With each picture viewed, I smiled, or laughed or sighed.
With each picture that my son viewed, he asked questions, to fill in the void of memory of the people, the place or the situation depicted in the image.
It surprised me when he didn’t recognize the house we lived in up until he was four … until I realized he was only four when we moved.
Or the dear friends who threw a baby shower when he was born … until I remembered that he was not even one when his dad started working at another church, and the regular connection to those friends slowly diminished.
Or photo after photo with his sister, just two year his senior, and he commented that he didn’t remember that they had been such good friends.

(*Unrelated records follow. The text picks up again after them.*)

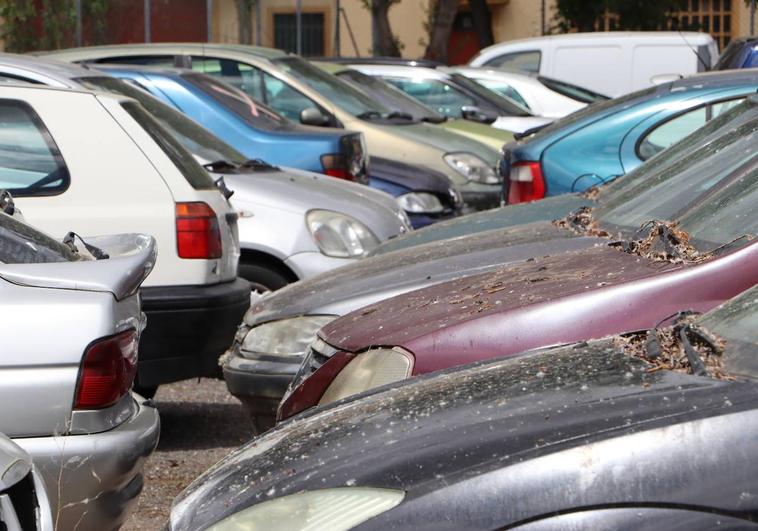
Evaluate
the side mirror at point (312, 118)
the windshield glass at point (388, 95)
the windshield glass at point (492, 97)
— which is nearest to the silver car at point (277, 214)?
the side mirror at point (312, 118)

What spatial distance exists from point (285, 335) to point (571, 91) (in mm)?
10847

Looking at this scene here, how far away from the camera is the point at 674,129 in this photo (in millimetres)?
7922

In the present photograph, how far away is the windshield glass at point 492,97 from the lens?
47.5 feet

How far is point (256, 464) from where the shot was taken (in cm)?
306

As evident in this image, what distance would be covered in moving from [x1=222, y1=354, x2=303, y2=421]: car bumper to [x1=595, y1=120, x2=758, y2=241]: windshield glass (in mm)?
1492

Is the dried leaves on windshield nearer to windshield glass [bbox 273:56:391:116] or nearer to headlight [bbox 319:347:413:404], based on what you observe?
headlight [bbox 319:347:413:404]

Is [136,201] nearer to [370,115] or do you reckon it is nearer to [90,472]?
→ [90,472]

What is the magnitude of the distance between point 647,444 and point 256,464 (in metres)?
0.95

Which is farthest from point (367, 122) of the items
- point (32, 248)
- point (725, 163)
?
point (32, 248)

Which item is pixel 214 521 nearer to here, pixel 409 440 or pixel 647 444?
pixel 409 440

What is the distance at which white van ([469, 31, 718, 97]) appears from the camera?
1720 cm

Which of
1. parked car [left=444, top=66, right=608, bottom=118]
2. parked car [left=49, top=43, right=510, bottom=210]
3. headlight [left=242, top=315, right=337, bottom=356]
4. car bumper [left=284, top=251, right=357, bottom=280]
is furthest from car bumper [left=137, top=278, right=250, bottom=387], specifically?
parked car [left=444, top=66, right=608, bottom=118]

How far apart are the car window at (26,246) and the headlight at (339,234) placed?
2965 millimetres

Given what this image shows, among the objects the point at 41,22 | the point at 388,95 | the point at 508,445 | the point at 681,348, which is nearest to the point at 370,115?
the point at 388,95
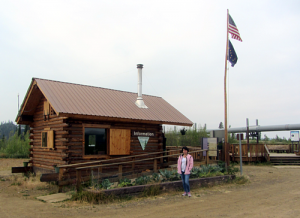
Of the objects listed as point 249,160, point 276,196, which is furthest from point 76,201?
point 249,160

Or the comment, “mom, you looked (past tense) so young” 😳
As we flipped through picture after picture, he asked questions, and I shared story after story. These were shared stories, yet he held only a snapshot, I held the mental recollections of of the past times and places and people.

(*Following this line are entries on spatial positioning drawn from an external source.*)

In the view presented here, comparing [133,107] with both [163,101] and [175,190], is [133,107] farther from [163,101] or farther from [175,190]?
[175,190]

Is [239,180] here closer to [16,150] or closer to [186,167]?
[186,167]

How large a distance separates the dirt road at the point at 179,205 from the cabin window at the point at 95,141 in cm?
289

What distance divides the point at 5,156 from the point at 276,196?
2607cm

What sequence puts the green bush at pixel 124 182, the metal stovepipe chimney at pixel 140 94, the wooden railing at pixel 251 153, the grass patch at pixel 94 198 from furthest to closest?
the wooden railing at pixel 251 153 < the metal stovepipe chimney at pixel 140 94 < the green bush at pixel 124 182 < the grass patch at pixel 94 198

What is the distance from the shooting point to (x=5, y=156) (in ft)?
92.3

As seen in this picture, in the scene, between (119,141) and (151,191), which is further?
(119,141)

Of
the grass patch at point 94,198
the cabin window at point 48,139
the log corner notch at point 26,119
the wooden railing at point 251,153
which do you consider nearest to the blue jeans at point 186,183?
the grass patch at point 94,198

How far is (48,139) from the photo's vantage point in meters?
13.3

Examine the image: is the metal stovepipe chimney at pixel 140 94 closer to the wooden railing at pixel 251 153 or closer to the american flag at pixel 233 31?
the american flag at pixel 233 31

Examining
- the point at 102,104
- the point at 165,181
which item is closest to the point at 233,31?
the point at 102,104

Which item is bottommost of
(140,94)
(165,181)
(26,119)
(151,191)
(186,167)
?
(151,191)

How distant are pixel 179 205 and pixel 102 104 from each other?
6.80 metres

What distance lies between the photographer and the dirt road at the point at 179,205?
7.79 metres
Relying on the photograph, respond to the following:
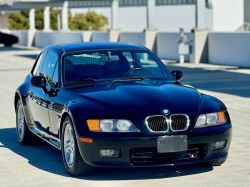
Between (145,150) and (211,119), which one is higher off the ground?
(211,119)

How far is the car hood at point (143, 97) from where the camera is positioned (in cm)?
604

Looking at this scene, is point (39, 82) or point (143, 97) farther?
→ point (39, 82)

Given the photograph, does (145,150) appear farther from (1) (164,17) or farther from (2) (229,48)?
(1) (164,17)

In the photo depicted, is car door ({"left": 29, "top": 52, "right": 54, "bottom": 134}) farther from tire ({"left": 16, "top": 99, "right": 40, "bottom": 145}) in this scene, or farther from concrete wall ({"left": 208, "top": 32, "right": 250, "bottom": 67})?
concrete wall ({"left": 208, "top": 32, "right": 250, "bottom": 67})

In essence, though we shared the same history of his lifetime, I had a view of a bigger picture than what he could see. I could see the whole, whereas he could only recall the most recent parts.

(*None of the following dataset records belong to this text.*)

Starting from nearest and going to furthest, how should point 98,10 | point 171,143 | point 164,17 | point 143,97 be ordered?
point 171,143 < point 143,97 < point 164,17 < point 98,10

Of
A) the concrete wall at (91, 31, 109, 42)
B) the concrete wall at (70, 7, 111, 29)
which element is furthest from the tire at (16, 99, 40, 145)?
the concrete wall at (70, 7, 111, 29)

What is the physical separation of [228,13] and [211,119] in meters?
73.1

Psalm 139:13-16 is probably one of the most known Psalms:
“For you created my inmost being;
you knit me together in my mother’s womb.
I praise you because I am fearfully and wonderfully made;
your works are wonderful,
I know that full well.
My frame was not hidden from you
when I was made in the secret place,
when I was woven together in the depths of the earth.
Your eyes saw my unformed body;
all the days ordained for me were written in your book
before one of them came to be.“
I looked up this scripture in various translations, and love how The Message words verse 16 (underlined, above):
“Like an open book, you watched me grow from conception to birth;
all the stages of my life were spread out before you”
It is a reminder of who our Creator is, how very intimately he knows us and that he has always known us.
God holds the photo album of our life. He can see all that is past, and all that is to come.
We only hold a snapshot of our life. Maybe we need to get out the album of our lives, and ask God to remind us of the past, so that we can walk into the future on the foundation of his faithfulness to us in the past.